**TEXTAUSSCHNITT**

★ ★ ★ ★

Jetzt, solange die Laubbäume kahl dastehen, sind sie nicht so anziehend als in der Sommerszeit, da sie einen wohltuenden Schatten spenden. Aber deswegen lässt sich ihr Wert dennoch neu entdecken. Der liegt sicher auch in den Früchten, die eventuell von einem Gewächs abfallen oder in einem brauchbaren Holz, das der Bau- bzw. der Möbelindustrie dient. Diesen Kategorien möchte ich noch die heilsame Kraft hinzufügen, die ebenso bei vielen großen pflanzlichen Individuen vorhanden ist. Schauen wir uns dahingehend die Eiche (Quercus) ein wenig näher an. Jener Baum, der mit zunehmendem Alter eine imposante Größe erreicht, besitzt nämlich in den Blättern und in seiner Rinde einen hohen Anteil an Gerbstoffen als Inhaltssubstanz. Diese wiederum kommen der Stärkung der Haut zugute, die vielen Herausforderungen ausgesetzt ist. Zudem zeigen sich auf der leiblichen Außenschicht auch viele Symptome von Veränderungen im Inneren des Körpers. So will ich heute dazu einladen, in manchen Anliegen auf die Kraft der Eichen zu setzen und ihre Hilfestellung in Anspruch zu nehmen. Bei Ausschlägen, Reizungen, Neurodermitis, Schuppenflechte, Hämorrhoiden, übermäßiger Schweißbildung, Nagelgeschwüren und vielem anderen mehr kann dies eine gute Begleitung darstellen, sofern der ärztliche Rat damit konform geht. Meist sind Waschungen der Haut eine passable Methode, um die misslichen Umstände zumindest ein wenig zu lindern. Dazu muss natürlich die Eichenrinde zuvor aufbereitet werden.

★ ★ ★ ★

**AUFGABE**
Beantworte anhand des Textausschnitts:
1. Welchen Industrien dient brauchbares Holz?
2. In welchen Teilen der Eiche findet sich ein hoher Anteil an Gerbstoffen?
3. Welche Methode ist meist passabel, um die misslichen Umstände ein wenig zu lindern?

★ ★ ★ ★

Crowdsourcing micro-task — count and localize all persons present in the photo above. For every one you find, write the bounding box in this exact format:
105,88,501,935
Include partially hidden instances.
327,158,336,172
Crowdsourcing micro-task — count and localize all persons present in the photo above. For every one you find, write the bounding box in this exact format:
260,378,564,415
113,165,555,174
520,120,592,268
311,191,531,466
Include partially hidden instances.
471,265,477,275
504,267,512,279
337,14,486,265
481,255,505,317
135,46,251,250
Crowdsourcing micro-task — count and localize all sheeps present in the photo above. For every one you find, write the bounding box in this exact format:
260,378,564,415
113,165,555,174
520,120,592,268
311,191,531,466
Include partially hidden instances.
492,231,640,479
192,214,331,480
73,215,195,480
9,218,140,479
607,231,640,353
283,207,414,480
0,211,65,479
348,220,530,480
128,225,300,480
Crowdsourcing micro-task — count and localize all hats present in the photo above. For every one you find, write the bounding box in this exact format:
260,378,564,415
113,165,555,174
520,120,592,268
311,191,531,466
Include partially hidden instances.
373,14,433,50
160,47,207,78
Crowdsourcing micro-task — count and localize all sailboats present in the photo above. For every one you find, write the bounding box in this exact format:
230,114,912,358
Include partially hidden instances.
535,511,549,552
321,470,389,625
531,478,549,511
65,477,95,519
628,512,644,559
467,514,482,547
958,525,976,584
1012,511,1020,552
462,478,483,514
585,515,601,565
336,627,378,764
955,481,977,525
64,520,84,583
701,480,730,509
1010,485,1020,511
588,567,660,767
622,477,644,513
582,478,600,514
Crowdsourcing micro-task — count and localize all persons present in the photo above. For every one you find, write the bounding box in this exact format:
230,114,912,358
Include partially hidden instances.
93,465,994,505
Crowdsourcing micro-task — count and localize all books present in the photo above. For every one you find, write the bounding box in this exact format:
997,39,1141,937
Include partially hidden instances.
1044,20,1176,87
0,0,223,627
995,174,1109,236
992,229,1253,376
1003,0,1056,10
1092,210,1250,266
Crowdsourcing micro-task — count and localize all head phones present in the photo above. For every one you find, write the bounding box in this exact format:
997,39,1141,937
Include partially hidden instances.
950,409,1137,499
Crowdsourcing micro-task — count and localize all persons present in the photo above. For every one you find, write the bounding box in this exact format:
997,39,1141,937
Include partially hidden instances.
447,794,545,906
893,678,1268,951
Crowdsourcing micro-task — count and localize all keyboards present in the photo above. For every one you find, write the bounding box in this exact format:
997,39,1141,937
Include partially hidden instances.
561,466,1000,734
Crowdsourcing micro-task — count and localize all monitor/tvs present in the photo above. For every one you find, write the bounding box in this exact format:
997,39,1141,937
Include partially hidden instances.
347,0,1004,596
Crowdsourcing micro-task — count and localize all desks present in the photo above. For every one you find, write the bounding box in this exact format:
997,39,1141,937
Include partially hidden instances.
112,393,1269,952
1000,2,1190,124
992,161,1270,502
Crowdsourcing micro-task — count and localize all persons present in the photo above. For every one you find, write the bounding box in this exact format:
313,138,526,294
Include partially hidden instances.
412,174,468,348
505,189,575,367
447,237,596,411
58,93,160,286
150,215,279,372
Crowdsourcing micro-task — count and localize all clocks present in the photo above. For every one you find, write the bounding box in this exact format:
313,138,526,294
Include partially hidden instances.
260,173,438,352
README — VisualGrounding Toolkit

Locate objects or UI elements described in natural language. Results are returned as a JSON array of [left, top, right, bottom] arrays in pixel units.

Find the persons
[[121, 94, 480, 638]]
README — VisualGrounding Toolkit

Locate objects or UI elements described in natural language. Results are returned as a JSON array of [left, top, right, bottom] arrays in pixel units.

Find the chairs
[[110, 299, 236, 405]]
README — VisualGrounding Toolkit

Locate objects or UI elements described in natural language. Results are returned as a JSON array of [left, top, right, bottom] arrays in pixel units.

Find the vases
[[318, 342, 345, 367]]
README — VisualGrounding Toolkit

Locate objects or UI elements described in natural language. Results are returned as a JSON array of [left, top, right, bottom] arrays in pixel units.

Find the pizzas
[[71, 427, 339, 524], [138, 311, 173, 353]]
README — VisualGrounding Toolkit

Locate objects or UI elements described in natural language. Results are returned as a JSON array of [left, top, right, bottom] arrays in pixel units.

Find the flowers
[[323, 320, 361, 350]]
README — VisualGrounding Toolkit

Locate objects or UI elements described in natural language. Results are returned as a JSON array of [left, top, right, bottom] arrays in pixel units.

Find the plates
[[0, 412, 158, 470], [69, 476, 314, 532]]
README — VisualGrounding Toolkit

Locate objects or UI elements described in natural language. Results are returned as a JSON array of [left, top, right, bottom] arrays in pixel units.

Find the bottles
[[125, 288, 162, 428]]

★ ★ ★ ★

**LÖSUNG**
1. Der Bau- bzw. der Möbelindustrie.
2. In den Blättern und in der Rinde.
3. Waschungen der Haut.